Pour que le réseau de santé ait la maitrise de son système d’information. L’informatique ne saurait être réduite à ses machines, si j’ose m’exprimer ainsi. La gestion des infrastructures des institutions est déléguée à l’État. Au CIGES, nous nous occupons de la couche applicative, c’est-à-dire du développement d’outils métiers pour répondre aux besoins du monde de la santé. Pour lui apporter des solutions viable et pérennes, nous devons parfaitement en comprendre les enjeux. Nous mettons en œuvre des solutions informatiques en soutien aux processus métiers, qu’ils soient propres à une institution ou transversaux au sein du réseau de santé.

L’usage des données est toujours un sujet sensible. Qu’en pensez-vous ?

L’usage des données constitue un défi pour tous les métiers, pas seulement pour la santé. C’est effectivement un sujet sensible car il est contraignant, traiter des données constitue une charge pour les professionnels et constitue une responsabilité en matière de confidentialité et de sécurité. Cependant dans le cadre de la santé, une transition s’est opérée passant d’une pratique essentiellement orale à une pratique plus digitale, désormais les données font partie intégrante de l’acte de soin. Quelles informations les professionnels désirent échanger avec leurs pairs, dans quelle temporalité et avec quel niveau de qualité? Le fond du sujet n’est pas l’informatique mais bien la pratique médicale. Ce changement de paradigme, cette charge additionnelle pour les professionnels, participe à la qualité et à la sécurité des soins. Qui a le droit d’avoir accès à ces données, pour quel usage ? C’est un débat de société qui doit avoir lieu et c’est normal. Il sera essentiel sur ces sujets de prendre en compte la position des professionnels de santé et de ne pas adopter une approche uniquement juridique, déconnectée des contraintes opérationnelles du monde médico-soignant. J’ajouterais que le développement des nouveaux moyens de communication a, par ailleurs, poussé les citoyens à devenir des acteurs plus responsables et actifs. Dans un avenir proche, ils solliciteront une relation directe avec les professionnels de la santé et de nouveaux outils seront à imaginer pour faciliter cette interaction, à la fois pour offrir de nouveaux services aux patients, mais aussi en vue de ne pas surexposer les professionnels.

La digitalisation transformera en profondeur le monde des soins?

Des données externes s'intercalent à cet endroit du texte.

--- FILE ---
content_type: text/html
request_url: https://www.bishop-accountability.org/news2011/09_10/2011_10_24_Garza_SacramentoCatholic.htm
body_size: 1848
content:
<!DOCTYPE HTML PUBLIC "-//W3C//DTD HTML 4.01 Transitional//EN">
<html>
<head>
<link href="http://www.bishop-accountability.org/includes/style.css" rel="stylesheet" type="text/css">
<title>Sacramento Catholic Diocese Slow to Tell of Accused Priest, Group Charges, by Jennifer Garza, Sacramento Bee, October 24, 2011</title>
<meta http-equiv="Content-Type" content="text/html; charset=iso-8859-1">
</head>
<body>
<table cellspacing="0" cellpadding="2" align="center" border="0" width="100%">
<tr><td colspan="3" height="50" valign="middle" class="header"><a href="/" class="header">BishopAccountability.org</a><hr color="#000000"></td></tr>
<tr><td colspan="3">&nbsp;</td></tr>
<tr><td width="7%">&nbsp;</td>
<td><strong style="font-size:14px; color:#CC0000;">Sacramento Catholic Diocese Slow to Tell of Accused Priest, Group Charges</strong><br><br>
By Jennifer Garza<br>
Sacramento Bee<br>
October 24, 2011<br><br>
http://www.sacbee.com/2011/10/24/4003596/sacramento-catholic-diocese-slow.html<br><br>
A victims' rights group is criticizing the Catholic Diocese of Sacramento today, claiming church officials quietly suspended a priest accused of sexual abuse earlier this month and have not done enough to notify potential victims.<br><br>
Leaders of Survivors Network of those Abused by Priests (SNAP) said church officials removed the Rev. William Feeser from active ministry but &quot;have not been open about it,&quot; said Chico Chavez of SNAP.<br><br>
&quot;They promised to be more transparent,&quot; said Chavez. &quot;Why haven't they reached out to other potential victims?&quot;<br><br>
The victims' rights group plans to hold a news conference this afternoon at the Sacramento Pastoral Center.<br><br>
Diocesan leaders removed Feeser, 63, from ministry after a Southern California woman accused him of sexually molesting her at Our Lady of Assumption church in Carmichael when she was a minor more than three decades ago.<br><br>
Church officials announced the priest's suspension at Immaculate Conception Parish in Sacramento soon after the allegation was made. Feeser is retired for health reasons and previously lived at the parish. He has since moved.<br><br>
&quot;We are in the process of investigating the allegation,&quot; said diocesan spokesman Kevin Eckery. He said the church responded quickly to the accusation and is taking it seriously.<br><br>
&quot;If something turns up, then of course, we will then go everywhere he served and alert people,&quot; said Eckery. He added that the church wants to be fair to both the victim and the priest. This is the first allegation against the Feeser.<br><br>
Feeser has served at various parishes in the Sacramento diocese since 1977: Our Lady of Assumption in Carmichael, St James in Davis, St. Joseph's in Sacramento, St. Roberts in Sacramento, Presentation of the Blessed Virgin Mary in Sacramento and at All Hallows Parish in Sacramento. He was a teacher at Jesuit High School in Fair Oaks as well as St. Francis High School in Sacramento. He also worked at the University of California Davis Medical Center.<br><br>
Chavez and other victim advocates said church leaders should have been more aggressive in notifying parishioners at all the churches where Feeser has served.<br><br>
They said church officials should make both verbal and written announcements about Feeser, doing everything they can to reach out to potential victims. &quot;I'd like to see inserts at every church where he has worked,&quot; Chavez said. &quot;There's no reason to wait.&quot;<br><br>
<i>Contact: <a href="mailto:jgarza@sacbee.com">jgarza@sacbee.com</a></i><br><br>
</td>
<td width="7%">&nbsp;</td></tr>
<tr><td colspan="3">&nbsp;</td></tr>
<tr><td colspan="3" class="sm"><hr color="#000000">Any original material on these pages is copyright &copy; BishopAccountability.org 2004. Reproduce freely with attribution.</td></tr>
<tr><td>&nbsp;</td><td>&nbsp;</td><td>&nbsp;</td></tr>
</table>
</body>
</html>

La digitalisation de la société ouvre de nouvelles perspectives. Prenez l’exemple de certains pays où les résidents sont parfois très éloignés de l’hôpital. Des unités de soins mobiles se sont constituées, se déplacent et consultent, au besoin avec des spécialistes par vidéo conférence. La topographie amène à considérer d’autres manières de pratiquer les soins. Chez nous, cela pourrait permettre d’alléger le dispositif ou de le compléter. Ce n’est pas à l’ordre du jour, mais ces pistes de réflexion ne sont pas à négliger.

Et que pensez-vous de l’intelligence artificielle?

Elle peut clairement apporter sa contribution au monde médical. Aujourd’hui, nous sommes capables de construire des voitures ‘intelligentes’ et autonomes qui se déplacent dans un univers mouvant et instable. Je ne vois pas pourquoi nous ne pourrions pas traiter les milliards de données médicales à notre disposition pour nous aider à poser des diagnostiques et lire les symptômes. Il ne s’agit pas de subordonner l’homme à la machine, mais de tirer profit de l’incroyable capacité d’analyse que nous offre le traitement des données. Dans ce domaine aussi, il incombera à l’homme de choisir l’usage qu’il souhaite en faire. Bien que pour certains ceci s’apparente certainement à une vision futuriste. Il me semble que les médecins, qu’ils pratiquent en cabinet ou au sein d’un hôpital, devraient considérer ces nouveaux outils susceptibles de les soutenir dans leurs pratiques dans un proche avenir.